Last week I wrote that MMORPG’s are not single-player games as a response to the revelation that TESO will have a “core” part of the game be entirely single-player in which we pretend that other players aren’t even in the same world. Matt Firor, Creative Director, was published on PC Gamer today with more about the nature of TESO’s “evolution”.
I want to approach the subject of TESO from a different angle this time. Instead of saying MMO’s aren’t single-player games, how about The Elder Scrolls aren’t MMORPG’s? I think too much of The Elder Scrolls is having to change in order to accommodate the MMORPG mechanics.
“Since we have a PVP component to our game it’s very difficult to make a skill based game like in Skyrim, so we went back to a more traditional character based system like in the older Elder Scrolls games just to make it easier to balance to make sure the PVP system worked,” Firor explains.

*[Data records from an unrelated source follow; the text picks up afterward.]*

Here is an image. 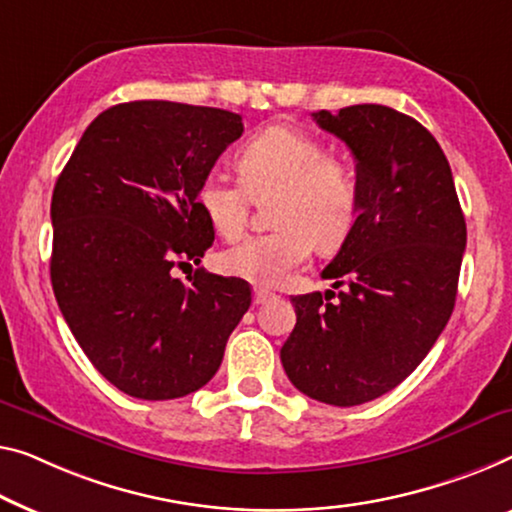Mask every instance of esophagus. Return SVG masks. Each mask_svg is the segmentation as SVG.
Here are the masks:
<instances>
[{"mask_svg": "<svg viewBox=\"0 0 512 512\" xmlns=\"http://www.w3.org/2000/svg\"><path fill=\"white\" fill-rule=\"evenodd\" d=\"M273 296H276V294L269 292V289L255 287V292H253V303H255V305H262V303H266V301H271Z\"/></svg>", "mask_w": 512, "mask_h": 512, "instance_id": "34e87169", "label": "esophagus"}]
</instances>
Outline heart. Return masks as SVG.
<instances>
[{"instance_id": "1", "label": "heart", "mask_w": 512, "mask_h": 512, "mask_svg": "<svg viewBox=\"0 0 512 512\" xmlns=\"http://www.w3.org/2000/svg\"><path fill=\"white\" fill-rule=\"evenodd\" d=\"M239 179L211 172L197 188V207L211 230L232 241L246 230L250 197H276L271 234L250 236L220 255L230 276L278 285L312 255L315 243L333 250L345 243L358 218L356 172L345 160L326 158L324 144L289 126H271L255 135L236 158Z\"/></svg>"}]
</instances>
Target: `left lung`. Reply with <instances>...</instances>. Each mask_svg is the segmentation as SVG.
Masks as SVG:
<instances>
[{
  "instance_id": "obj_1",
  "label": "left lung",
  "mask_w": 512,
  "mask_h": 512,
  "mask_svg": "<svg viewBox=\"0 0 512 512\" xmlns=\"http://www.w3.org/2000/svg\"><path fill=\"white\" fill-rule=\"evenodd\" d=\"M312 119L352 151L361 202L322 271L338 294L292 296L296 326L280 361L308 398L356 407L407 379L446 329L467 223L451 165L416 119L372 103Z\"/></svg>"
}]
</instances>
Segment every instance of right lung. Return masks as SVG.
<instances>
[{"label":"right lung","mask_w":512,"mask_h":512,"mask_svg":"<svg viewBox=\"0 0 512 512\" xmlns=\"http://www.w3.org/2000/svg\"><path fill=\"white\" fill-rule=\"evenodd\" d=\"M241 133L227 110L121 103L91 121L55 183V299L94 368L133 398L207 384L253 301L241 278L197 269L186 285L172 273L213 243L195 195Z\"/></svg>","instance_id":"obj_1"}]
</instances>
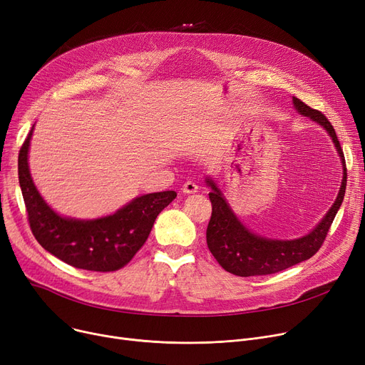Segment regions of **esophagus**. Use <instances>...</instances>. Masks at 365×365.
Here are the masks:
<instances>
[{"instance_id": "34e87169", "label": "esophagus", "mask_w": 365, "mask_h": 365, "mask_svg": "<svg viewBox=\"0 0 365 365\" xmlns=\"http://www.w3.org/2000/svg\"><path fill=\"white\" fill-rule=\"evenodd\" d=\"M182 190L185 194H195V192H198V185L195 182L189 180L182 186Z\"/></svg>"}]
</instances>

“Well the Elder Scrolls formula has kind of evolved over time, and if you look at Elder Scrolls 1: Arena to Daggerfall to Morrowind. Things have evolved in every game, so it’s not like they’re all exactly the same as the one before, there’s a clear line of evolution. What we had to do to make it an MMO is to kind of evolve over to the multiplayer side and there are some things that come with that.” [PC Gamer]
Despite having classes, previous Elder Scrolls games were reliant upon a skill-based system. Most of you are probably familiar with the way Morrowind and Oblivion handled choosing a class, where the class simply determined which primary and second skills helped your character level. Skyrim changed in a way that removed classes entirely and became more of a free point allocation to be whatever you want. Arena and Daggerfall had classes, with skill components. Matt is correct by saying that things have evolved in every game, but in my opinion he’s very wrong by saying that TESO is evolving by changing to a MMORPG class system. It feels much more like devolving.
I love MMO’s more than most people, but I won’t pretend for a second that the traditional class system is evolved ahead of anything else out there. The single-player approach, an obvious themepark nature, and looking at how far they’re going to have to alter their winning RPG formula to accommodate the oft clunky MMO mechanics worries me. I foresee a very tough future ahead for TESO.
Hopefully I will be proven very wrong. I won’t mind at all.